§ AIM
Quote the entries below from the line containing "Arrange (x=369, y=149), (x=221, y=309), (x=469, y=312)" through the line containing "(x=369, y=149), (x=469, y=312), (x=221, y=309)", word for word.

────────────────────────────────────────

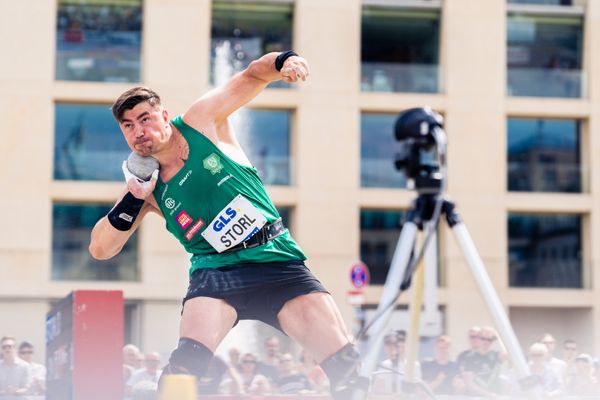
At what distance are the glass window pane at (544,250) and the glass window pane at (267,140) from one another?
5813 millimetres

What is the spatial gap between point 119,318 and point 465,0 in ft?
72.8

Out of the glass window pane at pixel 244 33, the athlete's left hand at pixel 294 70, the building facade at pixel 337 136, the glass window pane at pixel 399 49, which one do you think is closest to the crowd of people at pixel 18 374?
the athlete's left hand at pixel 294 70

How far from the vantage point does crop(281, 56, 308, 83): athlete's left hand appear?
18.4 ft

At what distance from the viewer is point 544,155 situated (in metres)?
29.5

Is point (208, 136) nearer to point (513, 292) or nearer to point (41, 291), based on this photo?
point (41, 291)

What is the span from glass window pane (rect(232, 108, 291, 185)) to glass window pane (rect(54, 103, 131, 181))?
2.84 m

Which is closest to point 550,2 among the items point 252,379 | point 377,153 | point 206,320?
point 377,153

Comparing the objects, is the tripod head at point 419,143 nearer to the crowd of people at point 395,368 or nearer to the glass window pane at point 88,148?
the crowd of people at point 395,368

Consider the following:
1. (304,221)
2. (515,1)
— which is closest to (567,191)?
(515,1)

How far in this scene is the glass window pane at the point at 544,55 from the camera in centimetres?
2934

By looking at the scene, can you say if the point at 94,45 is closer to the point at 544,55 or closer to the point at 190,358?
the point at 544,55

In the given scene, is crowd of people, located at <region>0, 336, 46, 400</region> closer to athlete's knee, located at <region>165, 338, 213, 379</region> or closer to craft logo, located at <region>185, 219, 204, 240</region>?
craft logo, located at <region>185, 219, 204, 240</region>

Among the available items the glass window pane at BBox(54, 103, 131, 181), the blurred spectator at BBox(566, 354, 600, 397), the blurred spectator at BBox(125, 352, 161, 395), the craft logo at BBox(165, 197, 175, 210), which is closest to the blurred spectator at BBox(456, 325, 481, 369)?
the blurred spectator at BBox(566, 354, 600, 397)

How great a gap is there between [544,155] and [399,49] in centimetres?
445
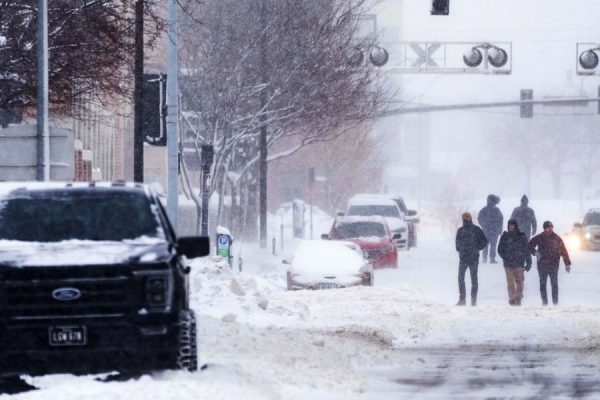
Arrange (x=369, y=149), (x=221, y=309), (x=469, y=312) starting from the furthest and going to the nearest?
(x=369, y=149), (x=469, y=312), (x=221, y=309)

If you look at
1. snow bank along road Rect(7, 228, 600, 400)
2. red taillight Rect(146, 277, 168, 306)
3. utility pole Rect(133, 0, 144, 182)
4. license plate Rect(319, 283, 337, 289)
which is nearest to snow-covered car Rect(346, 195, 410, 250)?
snow bank along road Rect(7, 228, 600, 400)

────────────────────────────────────────

§ RESPONSE
Arrange (x=369, y=149), (x=221, y=309), (x=469, y=312) starting from the furthest and going to the nearest?
(x=369, y=149), (x=469, y=312), (x=221, y=309)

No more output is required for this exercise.